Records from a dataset
--------------------------------

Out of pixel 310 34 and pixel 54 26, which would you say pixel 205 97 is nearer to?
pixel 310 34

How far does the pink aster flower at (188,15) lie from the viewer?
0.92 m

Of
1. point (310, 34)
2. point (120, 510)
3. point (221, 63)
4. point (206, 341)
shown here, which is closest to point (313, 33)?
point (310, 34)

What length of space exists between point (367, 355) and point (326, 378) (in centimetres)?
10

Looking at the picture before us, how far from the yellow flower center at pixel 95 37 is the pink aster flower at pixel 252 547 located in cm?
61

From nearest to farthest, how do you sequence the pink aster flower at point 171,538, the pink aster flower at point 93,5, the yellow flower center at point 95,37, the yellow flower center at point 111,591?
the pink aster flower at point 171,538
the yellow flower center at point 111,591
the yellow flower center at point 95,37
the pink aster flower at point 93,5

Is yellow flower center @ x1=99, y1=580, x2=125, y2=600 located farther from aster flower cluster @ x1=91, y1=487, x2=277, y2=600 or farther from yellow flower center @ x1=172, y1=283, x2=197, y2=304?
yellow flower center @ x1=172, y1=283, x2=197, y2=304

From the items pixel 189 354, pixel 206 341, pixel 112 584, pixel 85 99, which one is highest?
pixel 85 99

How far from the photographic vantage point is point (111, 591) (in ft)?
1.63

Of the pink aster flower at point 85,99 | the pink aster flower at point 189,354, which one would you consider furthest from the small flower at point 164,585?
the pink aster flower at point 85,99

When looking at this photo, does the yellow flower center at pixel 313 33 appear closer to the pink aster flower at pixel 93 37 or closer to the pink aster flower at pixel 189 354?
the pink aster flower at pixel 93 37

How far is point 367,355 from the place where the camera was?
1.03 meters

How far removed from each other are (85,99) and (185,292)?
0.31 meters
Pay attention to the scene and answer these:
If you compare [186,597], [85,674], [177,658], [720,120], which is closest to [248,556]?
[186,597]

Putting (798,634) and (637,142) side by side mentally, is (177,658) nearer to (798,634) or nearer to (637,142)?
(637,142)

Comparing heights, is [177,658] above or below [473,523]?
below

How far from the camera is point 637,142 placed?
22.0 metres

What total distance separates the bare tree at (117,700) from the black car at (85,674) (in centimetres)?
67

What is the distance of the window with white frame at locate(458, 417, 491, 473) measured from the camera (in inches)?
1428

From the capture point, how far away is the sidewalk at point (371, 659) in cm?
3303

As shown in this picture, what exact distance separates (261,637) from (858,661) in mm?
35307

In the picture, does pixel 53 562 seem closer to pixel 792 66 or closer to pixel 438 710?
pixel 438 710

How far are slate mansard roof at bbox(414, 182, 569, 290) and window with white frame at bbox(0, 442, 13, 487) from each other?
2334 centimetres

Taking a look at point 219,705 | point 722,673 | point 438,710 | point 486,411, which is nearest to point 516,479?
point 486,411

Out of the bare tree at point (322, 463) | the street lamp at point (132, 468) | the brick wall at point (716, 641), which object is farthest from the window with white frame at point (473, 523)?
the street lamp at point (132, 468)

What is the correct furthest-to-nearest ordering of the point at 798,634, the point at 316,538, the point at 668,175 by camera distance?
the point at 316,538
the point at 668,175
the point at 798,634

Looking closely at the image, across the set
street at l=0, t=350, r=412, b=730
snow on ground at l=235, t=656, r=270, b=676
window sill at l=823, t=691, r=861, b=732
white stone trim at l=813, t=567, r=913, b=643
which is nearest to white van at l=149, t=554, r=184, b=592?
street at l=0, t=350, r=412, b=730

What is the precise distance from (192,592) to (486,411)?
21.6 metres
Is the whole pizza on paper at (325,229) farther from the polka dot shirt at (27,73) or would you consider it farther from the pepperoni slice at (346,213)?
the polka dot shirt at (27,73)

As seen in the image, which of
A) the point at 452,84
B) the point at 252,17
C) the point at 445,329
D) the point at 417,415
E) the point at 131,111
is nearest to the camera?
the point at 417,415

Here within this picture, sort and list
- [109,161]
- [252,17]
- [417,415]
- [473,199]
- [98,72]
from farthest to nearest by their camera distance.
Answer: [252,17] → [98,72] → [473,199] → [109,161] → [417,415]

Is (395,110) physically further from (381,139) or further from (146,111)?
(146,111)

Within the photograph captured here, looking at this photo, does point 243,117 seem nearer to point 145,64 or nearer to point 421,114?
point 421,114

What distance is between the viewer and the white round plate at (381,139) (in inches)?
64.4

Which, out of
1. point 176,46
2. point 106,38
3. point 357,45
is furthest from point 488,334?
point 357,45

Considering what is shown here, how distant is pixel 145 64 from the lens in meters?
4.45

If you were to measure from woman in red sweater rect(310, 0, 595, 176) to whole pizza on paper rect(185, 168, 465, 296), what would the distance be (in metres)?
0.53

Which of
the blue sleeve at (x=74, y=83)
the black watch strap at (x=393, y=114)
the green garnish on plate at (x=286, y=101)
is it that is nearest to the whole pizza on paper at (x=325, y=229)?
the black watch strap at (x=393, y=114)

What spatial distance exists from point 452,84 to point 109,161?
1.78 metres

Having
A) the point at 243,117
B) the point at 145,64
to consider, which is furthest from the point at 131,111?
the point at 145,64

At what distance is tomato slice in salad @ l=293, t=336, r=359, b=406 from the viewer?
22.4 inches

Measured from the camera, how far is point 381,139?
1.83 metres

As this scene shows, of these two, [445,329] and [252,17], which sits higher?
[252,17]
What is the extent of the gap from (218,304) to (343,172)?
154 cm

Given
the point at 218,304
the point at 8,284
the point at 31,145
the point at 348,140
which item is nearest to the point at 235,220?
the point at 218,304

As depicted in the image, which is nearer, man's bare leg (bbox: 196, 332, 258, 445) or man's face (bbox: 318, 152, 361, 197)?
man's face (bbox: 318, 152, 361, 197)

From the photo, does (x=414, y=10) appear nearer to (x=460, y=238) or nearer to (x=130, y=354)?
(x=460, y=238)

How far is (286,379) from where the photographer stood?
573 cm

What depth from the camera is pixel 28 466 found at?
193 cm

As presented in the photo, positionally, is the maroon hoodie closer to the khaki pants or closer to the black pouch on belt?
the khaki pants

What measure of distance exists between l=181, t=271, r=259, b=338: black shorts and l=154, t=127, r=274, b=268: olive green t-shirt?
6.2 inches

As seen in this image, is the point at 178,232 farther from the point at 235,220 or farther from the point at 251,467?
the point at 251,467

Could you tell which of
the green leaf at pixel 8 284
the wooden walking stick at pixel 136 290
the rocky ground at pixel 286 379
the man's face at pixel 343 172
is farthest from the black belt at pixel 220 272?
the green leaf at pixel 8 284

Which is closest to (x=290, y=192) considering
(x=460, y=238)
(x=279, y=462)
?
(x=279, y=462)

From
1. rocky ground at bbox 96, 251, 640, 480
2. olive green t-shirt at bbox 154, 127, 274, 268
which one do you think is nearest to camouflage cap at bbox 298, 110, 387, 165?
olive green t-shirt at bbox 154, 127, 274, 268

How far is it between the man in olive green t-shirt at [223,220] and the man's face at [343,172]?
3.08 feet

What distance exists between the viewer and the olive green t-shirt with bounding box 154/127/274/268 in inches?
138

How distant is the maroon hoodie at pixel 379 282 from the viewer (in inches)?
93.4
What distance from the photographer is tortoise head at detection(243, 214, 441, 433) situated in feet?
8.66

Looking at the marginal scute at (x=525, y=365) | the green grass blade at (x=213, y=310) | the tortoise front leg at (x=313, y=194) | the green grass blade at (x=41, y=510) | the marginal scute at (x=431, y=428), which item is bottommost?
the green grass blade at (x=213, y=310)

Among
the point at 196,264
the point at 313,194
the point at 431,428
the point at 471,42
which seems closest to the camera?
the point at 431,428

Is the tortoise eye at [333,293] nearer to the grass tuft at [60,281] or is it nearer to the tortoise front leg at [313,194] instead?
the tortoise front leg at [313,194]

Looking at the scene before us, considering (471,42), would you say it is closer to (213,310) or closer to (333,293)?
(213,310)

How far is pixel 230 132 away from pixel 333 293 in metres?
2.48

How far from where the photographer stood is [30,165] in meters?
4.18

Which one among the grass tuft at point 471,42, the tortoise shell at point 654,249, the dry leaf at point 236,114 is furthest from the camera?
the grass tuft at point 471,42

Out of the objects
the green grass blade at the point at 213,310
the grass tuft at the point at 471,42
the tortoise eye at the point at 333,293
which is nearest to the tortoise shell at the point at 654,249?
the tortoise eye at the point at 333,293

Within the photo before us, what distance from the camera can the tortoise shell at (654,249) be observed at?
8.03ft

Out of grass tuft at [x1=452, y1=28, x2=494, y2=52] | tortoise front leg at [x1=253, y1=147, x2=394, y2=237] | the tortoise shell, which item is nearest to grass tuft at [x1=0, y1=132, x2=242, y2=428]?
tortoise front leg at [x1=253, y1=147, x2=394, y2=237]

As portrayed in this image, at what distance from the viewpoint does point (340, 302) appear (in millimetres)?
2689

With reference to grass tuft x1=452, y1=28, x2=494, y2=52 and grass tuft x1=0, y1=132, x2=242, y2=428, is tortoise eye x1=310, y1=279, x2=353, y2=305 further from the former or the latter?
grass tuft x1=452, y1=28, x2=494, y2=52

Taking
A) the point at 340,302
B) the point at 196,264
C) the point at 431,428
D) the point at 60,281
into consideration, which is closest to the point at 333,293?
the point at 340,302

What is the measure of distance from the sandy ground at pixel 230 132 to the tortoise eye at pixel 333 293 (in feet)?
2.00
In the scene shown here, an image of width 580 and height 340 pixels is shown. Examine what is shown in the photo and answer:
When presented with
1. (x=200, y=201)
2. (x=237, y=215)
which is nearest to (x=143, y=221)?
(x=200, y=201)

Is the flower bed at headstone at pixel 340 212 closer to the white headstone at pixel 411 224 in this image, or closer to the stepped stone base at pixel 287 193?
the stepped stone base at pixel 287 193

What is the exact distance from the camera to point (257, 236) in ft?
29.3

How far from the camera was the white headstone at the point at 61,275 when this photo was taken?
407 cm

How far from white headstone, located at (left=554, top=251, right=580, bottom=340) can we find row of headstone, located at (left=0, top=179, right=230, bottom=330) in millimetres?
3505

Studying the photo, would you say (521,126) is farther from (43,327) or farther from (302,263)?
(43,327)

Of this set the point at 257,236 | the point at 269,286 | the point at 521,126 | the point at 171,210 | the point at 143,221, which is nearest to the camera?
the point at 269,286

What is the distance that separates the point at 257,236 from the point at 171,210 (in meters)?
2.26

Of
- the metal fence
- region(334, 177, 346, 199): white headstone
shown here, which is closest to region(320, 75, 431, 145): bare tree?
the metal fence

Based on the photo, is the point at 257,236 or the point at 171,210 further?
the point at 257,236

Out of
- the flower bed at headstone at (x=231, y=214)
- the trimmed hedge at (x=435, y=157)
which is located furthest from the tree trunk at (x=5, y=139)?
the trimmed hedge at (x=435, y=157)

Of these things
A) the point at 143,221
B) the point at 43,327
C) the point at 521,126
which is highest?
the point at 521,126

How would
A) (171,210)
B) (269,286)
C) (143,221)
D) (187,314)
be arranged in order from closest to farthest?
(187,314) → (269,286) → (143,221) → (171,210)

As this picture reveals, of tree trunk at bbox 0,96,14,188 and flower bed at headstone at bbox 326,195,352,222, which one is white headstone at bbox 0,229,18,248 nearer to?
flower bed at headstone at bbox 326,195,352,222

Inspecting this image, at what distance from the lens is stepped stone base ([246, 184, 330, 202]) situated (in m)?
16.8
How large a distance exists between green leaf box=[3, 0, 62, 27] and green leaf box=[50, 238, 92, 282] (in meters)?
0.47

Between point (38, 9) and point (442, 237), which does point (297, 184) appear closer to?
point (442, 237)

--------------------------------

> **WHAT TO DO**: Copy out the material word for word, starting at the line that contains "How large a" and continuing through the end of the material, including both of those ends.

> **PROBLEM SOLUTION**:
How large a distance exists between green leaf box=[3, 0, 62, 27] and green leaf box=[50, 238, 92, 282] (in meters)?
0.47

Between point (38, 9) and point (442, 237), which does point (297, 184) appear closer to?
point (442, 237)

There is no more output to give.